++++ Cytowany fragment

Zdobyta 12.11.2015 r. w samo południe. Mazda została na parkingu w Nowej Słupi :)

Później Tarnica:

Trasa dojazdowa

Nowa Slupia - Ustrzyki.png


DSC_3375.JPG


Zdobyta 13.11.2015 r. też w samo południe. Mazda została na parkingu w Wołosatem :)

A na deser Zapora w Solinie. "Zdobyta" 14.11.2015 r. Mazda została na parkingu w Solinie :)

DSC_3629.JPG


A tak wyglądała trasa powrotna.

ustrzyki - wroclaw wsch.png


Statystyki wycieczki:
Zrobione 1300 kilometrów.
Po pierwszym tankowaniu, na powrocie w Lesku, przejechane ok. 800 km, spalanie 4,88 l/100 km
Drugie tankowanie, po powrocie do Wrocławia, przejechane ok. 500 km, spalanie 6,81 l/100 km
Przyznam, że udało mi się pobić osobisty rekord czasu przejazdu A4 na dystansie;
bramki Balice – bramki Wrocław Wsch., t= 1 godz. 45 min., bez narażania się na mandaty :)

++++++++
++++ Dane wejściowe

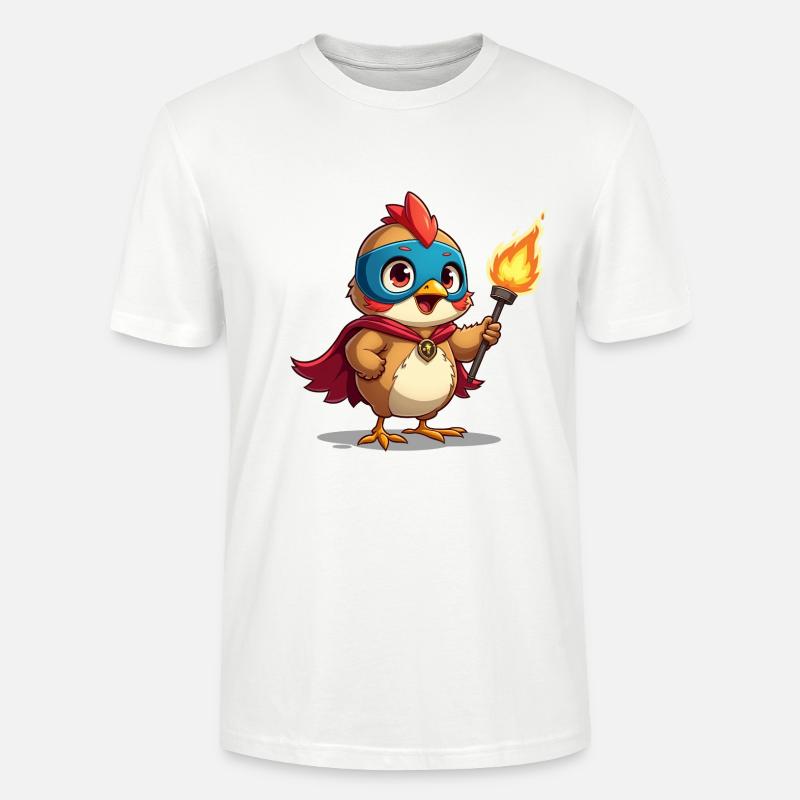 Flying Hero: Sparrow Savior - Stanley/Stella Unisex Bio-T-Shirt CRAFTER - Weiß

++++++++

▶ Polecenie
Podaj wszystkie miejscowości, w których według relacji z wycieczki Mazda została na parkingu.

▶ Odpowiedź
Nowa Słupia, Wołosate, Solina